According to the forum posts below, in what year did California's recall mechanism first appear as a constitutional amendment?

◆ Passage shown:

============================================================

To: microhoogle! who wrote (465726)9/26/2003 7:17:12 PM
From: Bill  Respond to of 769670
 
Agreed.
I don't know exactly what the threshold currently is, but it should certainly be reviewed.



To: microhoogle! who wrote (465726)9/26/2003 7:28:18 PM
From: Gordon A. Langston  Read Replies (1) | Respond to of 769670
 
There were some recent changes to the recall. I might agree the bar is a little low but despite MANY governors being targeted, Davis is the first to get on the ballot. Maybe 15-20% would be a better figure but still it is remarkable that in a very liberal state, with the largest paper, the LA Times also liberally inclined, the effort succeeded in a short span of time. That has to tell you something.

"The recall mechanism for statewide officers and legislators in California first appeared as a constitutional amendment in 1911, one of several reform measures put in place by the Progressive administration of Governor Hiram Johnson. The most controversial provision of the amendment was the inclusion of judges, and the justices of the state Supreme Court in particular, among the state officers subject to recall. Proponents favored the amendment as another mechanism to fight graft and corruption in government. Opponents criticized it as a device that extremists and malcontents would employ to harass and remove honest officials.

============================================================

◆ Supplied entries:
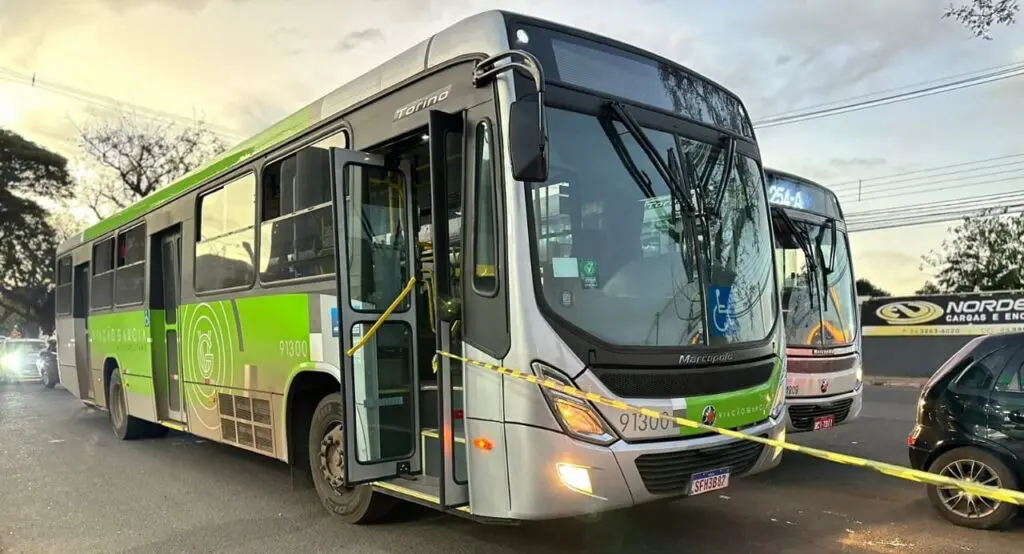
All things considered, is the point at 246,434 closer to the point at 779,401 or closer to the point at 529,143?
the point at 529,143

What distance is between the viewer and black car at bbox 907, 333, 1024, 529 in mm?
5293

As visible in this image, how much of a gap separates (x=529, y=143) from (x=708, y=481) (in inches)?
89.8

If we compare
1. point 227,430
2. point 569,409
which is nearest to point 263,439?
point 227,430

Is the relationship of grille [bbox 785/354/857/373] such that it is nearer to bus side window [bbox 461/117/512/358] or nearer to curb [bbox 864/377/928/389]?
bus side window [bbox 461/117/512/358]

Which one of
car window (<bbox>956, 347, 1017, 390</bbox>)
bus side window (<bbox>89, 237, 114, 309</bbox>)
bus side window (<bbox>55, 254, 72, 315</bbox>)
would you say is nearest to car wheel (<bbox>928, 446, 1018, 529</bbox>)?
car window (<bbox>956, 347, 1017, 390</bbox>)

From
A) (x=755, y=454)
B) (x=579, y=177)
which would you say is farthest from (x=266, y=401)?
(x=755, y=454)

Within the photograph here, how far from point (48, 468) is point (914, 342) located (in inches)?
774

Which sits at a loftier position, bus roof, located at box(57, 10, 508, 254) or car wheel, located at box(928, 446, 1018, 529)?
bus roof, located at box(57, 10, 508, 254)

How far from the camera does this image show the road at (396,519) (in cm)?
510

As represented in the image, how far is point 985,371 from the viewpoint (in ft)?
18.4

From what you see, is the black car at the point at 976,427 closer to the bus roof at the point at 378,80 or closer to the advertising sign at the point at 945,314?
the bus roof at the point at 378,80

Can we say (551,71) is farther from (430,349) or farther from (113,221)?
(113,221)

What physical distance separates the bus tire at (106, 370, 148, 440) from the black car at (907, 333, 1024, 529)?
9677 mm

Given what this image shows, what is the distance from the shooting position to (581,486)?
3914mm
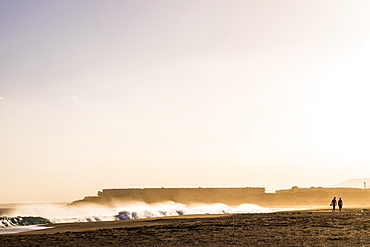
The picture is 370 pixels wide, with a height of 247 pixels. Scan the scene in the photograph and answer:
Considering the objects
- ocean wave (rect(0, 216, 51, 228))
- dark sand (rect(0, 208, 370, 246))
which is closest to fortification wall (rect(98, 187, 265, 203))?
ocean wave (rect(0, 216, 51, 228))

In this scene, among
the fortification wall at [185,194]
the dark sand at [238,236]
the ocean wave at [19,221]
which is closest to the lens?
the dark sand at [238,236]

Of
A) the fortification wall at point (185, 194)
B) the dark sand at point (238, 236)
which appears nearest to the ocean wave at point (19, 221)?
the dark sand at point (238, 236)

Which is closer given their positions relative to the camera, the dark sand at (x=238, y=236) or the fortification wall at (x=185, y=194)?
the dark sand at (x=238, y=236)

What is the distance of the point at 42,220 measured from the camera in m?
54.2

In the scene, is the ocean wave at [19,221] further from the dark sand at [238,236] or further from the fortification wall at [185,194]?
the fortification wall at [185,194]

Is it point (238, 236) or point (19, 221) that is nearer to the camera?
point (238, 236)

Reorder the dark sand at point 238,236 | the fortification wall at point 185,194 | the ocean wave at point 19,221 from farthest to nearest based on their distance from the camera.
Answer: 1. the fortification wall at point 185,194
2. the ocean wave at point 19,221
3. the dark sand at point 238,236

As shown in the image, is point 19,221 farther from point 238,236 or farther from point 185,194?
point 185,194

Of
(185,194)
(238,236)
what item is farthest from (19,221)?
(185,194)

============================================================

◆ Solved problem:
1911